2. Wie dem auch sei: Es gibt eine ganze Reihe von Schriften aus
den Jahren zwischen 1982 und 1985, in denen Althusser wieder als
ein Philosoph spricht, und diese Texte, geschrieben zwischen zwei
Krankenhausaufenthalten, verdienen Aufmerksamkeit. Ich habe mich
entschlossen, diese Texte als eine Gesamtheit zu behandeln, obwohl
die Singularität jedes einzelnen Textes sich einem derartigen Vorgehen
widersetzt. Tatsächlich existieren ziemlich beträchtliche Differenzen
zwischen den Texten, besonders im Hinblick auf die unterschiedlichen
Beurteilungen, die die Figur von Hegel erhält. Dies betont François
Matheron besonders nachdrücklich: "Es ist nicht möglich, [diese
Texte] weiter auf eine wahrhaft zusammenhängende Einheit zu reduzieren
als auf eine Spannung zwischen zwei oder mehr eindeutig identifizierbaren
Tendenzen." (Matheron 1998: 35). Trotz dieser Spannung scheint es
mir, daß Matheron in diesem Punkt nichtsdestotrotz die Verschiedenartigkeit
dieser Texte überbewertet, da es noch möglich ist, zumindest auf
der rein theoretischen Ebene, die Einheit des Projekts in ihrer
Vielfalt wahrzunehmen.
3. Diese Texte stellen nicht nur eine gewisse Einheit untereinander
dar, sondern entwickeln auch ein Spektrum an Themen, die bereits
in den Arbeiten der 60er Jahre vorhanden waren.

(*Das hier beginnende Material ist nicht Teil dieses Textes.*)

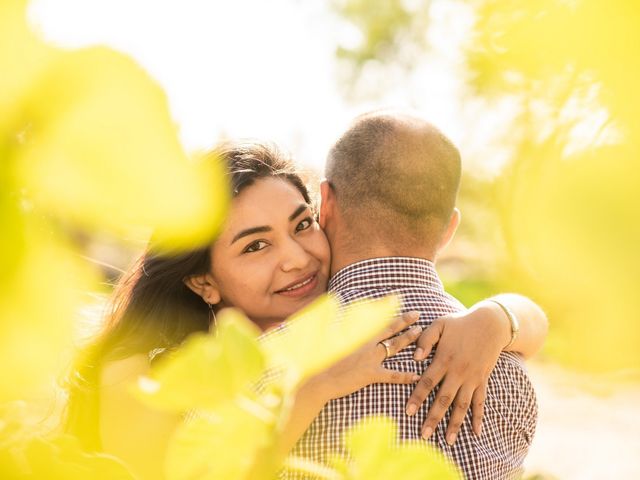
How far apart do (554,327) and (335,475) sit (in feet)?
43.2

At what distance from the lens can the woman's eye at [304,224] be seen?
2.53 metres

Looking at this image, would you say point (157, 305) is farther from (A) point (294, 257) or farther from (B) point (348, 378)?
(B) point (348, 378)

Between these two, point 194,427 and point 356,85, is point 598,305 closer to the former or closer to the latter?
point 356,85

Auch wenn wir jeden
Vergleich von Althussers Marx-Interpretation vor und nach 1980 beiseite
lassen – dies würde eine eigene detaillierte Analyse verdienen –
ist es zweifellos möglich, eine Gruppe von Themen herauszuarbeiten,
die eine starke Kontinuität mit den bekannteren, zwei Jahrzehnte
vorher verfaßten Arbeiten bezeugen:
- der Begriff eines Prozesses ohne Subjekt und demzufolge
die Negation von jeder Form von Teleologie, sei sie intern oder
extern;
- das Primat der Verhältnisse über die in Beziehung
stehenden Elemente;
- theoretischer Antihumanismus;
- die Behauptung, daß die Philosophie kein Objekt
hat;
- die Definition der Struktur der Metaphysik nach
dem Schema Ursprung-Subjekt-Objekt-Wahrheit-Zweck-Grund.

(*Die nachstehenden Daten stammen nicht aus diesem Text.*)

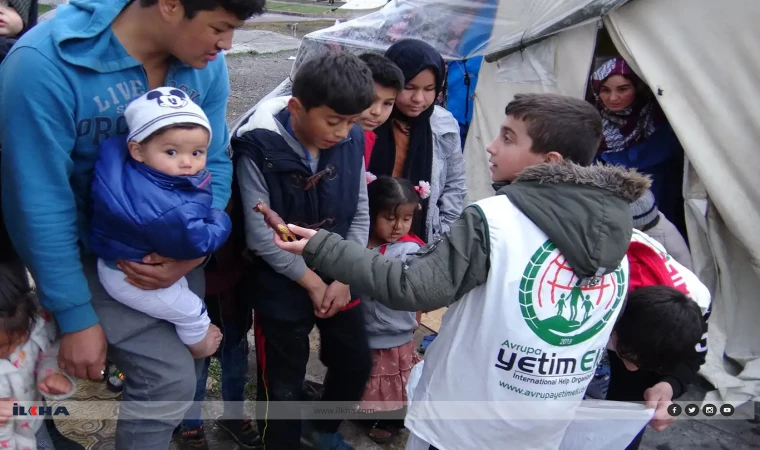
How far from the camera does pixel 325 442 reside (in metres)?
2.77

4. Es ist natürlich auch notwendig, Elemente der
Diskontinuität zu unterstreichen – besonders auf der stilistischen
Ebene. Die späteren Texte sind vorwiegend impressionistisch, manchmal
autobiographisch, manchmal anekdotisch (Engels kannte die Faktizität
der Arbeiterklasse von nächtlichen Streifzügen mit Mary Burns in
Manchester…). Zudem werden alle Texte, die in diesen Essays zitiert
werden, aus dem Gedächtnis wiedergegeben, was zu wiederholten Entstellungen
der ursprünglichen Quellen, wenn nicht gar zu ihrer vollständigen
Erfindung führt. Diese Texte zeigen keineswegs den systematischen
Charakter der beiden Meisterwerke Althussers aus den 60er Jahren,
Das Kapital lesen und Für Marx, wo eine völlig neue
Begrifflichkeit durch eine prägnante, enge Lektüre der Marxschen
Texte entwickelt wurde; hier transformiert Althusser seine Bezüge
häufig nach Belieben.
5. Zumindest einer der größten Verdienste dieser späten Schriften
ist der, daß sie gewisse Aspekte dieser Texte aus den 60er Jahren
zum Vorschein bringen, die bis heute an den Rändern verblieben sind
(am wichtigsten dabei das Thema von der Notwendigkeit der Kontingenz)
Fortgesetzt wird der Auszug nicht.